All entries must be returned precisely as they appear.
[[ DATA FOR THE TASK, beginning ]]
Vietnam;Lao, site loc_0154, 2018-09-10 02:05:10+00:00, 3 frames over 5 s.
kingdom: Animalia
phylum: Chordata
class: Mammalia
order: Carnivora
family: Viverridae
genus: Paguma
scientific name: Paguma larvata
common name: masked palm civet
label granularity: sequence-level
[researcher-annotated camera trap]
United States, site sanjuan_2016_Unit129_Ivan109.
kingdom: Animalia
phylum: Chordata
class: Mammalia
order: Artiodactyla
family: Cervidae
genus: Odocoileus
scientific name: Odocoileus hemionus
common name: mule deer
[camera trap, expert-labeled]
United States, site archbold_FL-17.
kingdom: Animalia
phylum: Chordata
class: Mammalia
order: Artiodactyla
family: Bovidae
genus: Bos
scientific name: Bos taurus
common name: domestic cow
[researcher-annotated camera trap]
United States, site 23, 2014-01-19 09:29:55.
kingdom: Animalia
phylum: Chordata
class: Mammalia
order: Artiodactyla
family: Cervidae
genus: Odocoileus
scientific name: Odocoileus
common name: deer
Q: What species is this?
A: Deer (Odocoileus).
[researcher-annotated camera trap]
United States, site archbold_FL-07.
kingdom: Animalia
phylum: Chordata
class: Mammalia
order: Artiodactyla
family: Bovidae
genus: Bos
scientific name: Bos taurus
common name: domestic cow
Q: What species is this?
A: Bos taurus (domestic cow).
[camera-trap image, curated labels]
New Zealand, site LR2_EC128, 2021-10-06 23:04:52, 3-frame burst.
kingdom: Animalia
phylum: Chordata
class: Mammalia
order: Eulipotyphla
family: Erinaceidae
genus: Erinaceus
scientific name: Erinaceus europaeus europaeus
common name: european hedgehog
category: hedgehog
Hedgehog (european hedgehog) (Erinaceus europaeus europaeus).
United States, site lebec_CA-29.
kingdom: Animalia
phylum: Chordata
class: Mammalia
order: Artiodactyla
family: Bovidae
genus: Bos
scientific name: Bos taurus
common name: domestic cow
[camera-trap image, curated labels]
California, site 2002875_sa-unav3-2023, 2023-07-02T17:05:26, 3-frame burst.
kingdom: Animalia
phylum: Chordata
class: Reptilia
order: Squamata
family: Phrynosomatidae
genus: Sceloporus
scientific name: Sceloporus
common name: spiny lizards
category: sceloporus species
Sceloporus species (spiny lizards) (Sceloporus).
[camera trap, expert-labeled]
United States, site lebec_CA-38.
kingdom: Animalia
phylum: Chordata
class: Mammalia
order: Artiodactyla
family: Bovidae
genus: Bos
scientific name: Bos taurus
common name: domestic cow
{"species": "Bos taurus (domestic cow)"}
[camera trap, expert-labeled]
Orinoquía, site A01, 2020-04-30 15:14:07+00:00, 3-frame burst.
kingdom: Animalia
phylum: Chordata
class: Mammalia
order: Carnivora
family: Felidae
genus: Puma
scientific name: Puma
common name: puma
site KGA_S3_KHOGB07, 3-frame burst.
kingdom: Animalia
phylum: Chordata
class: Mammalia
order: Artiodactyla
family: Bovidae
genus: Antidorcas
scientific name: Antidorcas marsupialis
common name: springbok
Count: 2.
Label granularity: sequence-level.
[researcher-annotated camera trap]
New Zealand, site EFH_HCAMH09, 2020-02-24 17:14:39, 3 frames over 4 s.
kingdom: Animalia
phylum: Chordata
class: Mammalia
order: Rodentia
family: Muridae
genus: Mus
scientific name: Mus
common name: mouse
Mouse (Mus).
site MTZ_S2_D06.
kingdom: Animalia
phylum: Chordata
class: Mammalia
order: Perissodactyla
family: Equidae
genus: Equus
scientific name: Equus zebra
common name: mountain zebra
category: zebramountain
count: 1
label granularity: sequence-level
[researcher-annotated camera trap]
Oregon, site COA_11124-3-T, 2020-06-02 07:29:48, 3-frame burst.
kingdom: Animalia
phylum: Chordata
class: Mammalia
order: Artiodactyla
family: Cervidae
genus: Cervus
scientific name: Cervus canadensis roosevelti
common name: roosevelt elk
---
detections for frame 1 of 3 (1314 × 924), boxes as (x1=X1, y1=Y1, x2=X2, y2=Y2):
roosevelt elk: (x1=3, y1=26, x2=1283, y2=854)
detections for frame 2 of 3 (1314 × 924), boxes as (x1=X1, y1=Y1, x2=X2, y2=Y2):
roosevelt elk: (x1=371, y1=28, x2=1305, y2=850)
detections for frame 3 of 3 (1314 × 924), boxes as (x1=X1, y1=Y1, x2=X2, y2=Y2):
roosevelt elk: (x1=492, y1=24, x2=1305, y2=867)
[[ DATA FOR THE TASK, end ]]
-- ANSWER TO THE EXERCISE --
Vietnam;Lao, site loc_0154, 2018-09-10 02:05:10+00:00, 3 frames over 5 s.
kingdom: Animalia
phylum: Chordata
class: Mammalia
order: Carnivora
family: Viverridae
genus: Paguma
scientific name: Paguma larvata
common name: masked palm civet
label granularity: sequence-level
[researcher-annotated camera trap]
United States, site sanjuan_2016_Unit129_Ivan109.
kingdom: Animalia
phylum: Chordata
class: Mammalia
order: Artiodactyla
family: Cervidae
genus: Odocoileus
scientific name: Odocoileus hemionus
common name: mule deer
[camera trap, expert-labeled]
United States, site archbold_FL-17.
kingdom: Animalia
phylum: Chordata
class: Mammalia
order: Artiodactyla
family: Bovidae
genus: Bos
scientific name: Bos taurus
common name: domestic cow
[researcher-annotated camera trap]
United States, site 23, 2014-01-19 09:29:55.
kingdom: Animalia
phylum: Chordata
class: Mammalia
order: Artiodactyla
family: Cervidae
genus: Odocoileus
scientific name: Odocoileus
common name: deer
Q: What species is this?
A: Deer (Odocoileus).
[researcher-annotated camera trap]
United States, site archbold_FL-07.
kingdom: Animalia
phylum: Chordata
class: Mammalia
order: Artiodactyla
family: Bovidae
genus: Bos
scientific name: Bos taurus
common name: domestic cow
Q: What species is this?
A: Bos taurus (domestic cow).
[camera-trap image, curated labels]
New Zealand, site LR2_EC128, 2021-10-06 23:04:52, 3-frame burst.
kingdom: Animalia
phylum: Chordata
class: Mammalia
order: Eulipotyphla
family: Erinaceidae
genus: Erinaceus
scientific name: Erinaceus europaeus europaeus
common name: european hedgehog
category: hedgehog
Hedgehog (european hedgehog) (Erinaceus europaeus europaeus).
United States, site lebec_CA-29.
kingdom: Animalia
phylum: Chordata
class: Mammalia
order: Artiodactyla
family: Bovidae
genus: Bos
scientific name: Bos taurus
common name: domestic cow
[camera-trap image, curated labels]
California, site 2002875_sa-unav3-2023, 2023-07-02T17:05:26, 3-frame burst.
kingdom: Animalia
phylum: Chordata
class: Reptilia
order: Squamata
family: Phrynosomatidae
genus: Sceloporus
scientific name: Sceloporus
common name: spiny lizards
category: sceloporus species
Sceloporus species (spiny lizards) (Sceloporus).
[camera trap, expert-labeled]
United States, site lebec_CA-38.
kingdom: Animalia
phylum: Chordata
class: Mammalia
order: Artiodactyla
family: Bovidae
genus: Bos
scientific name: Bos taurus
common name: domestic cow
{"species": "Bos taurus (domestic cow)"}
[camera trap, expert-labeled]
Orinoquía, site A01, 2020-04-30 15:14:07+00:00, 3-frame burst.
kingdom: Animalia
phylum: Chordata
class: Mammalia
order: Carnivora
family: Felidae
genus: Puma
scientific name: Puma
common name: puma
site KGA_S3_KHOGB07, 3-frame burst.
kingdom: Animalia
phylum: Chordata
class: Mammalia
order: Artiodactyla
family: Bovidae
genus: Antidorcas
scientific name: Antidorcas marsupialis
common name: springbok
Count: 2.
Label granularity: sequence-level.
[researcher-annotated camera trap]
New Zealand, site EFH_HCAMH09, 2020-02-24 17:14:39, 3 frames over 4 s.
kingdom: Animalia
phylum: Chordata
class: Mammalia
order: Rodentia
family: Muridae
genus: Mus
scientific name: Mus
common name: mouse
Mouse (Mus).
site MTZ_S2_D06.
kingdom: Animalia
phylum: Chordata
class: Mammalia
order: Perissodactyla
family: Equidae
genus: Equus
scientific name: Equus zebra
common name: mountain zebra
category: zebramountain
count: 1
label granularity: sequence-level
[researcher-annotated camera trap]
Oregon, site COA_11124-3-T, 2020-06-02 07:29:48, 3-frame burst.
kingdom: Animalia
phylum: Chordata
class: Mammalia
order: Artiodactyla
family: Cervidae
genus: Cervus
scientific name: Cervus canadensis roosevelti
common name: roosevelt elk
---
detections for frame 1 of 3 (1314 × 924), boxes as (x1=X1, y1=Y1, x2=X2, y2=Y2):
roosevelt elk: (x1=3, y1=26, x2=1283, y2=854)
detections for frame 2 of 3 (1314 × 924), boxes as (x1=X1, y1=Y1, x2=X2, y2=Y2):
roosevelt elk: (x1=371, y1=28, x2=1305, y2=850)
detections for frame 3 of 3 (1314 × 924), boxes as (x1=X1, y1=Y1, x2=X2, y2=Y2):
roosevelt elk: (x1=492, y1=24, x2=1305, y2=867)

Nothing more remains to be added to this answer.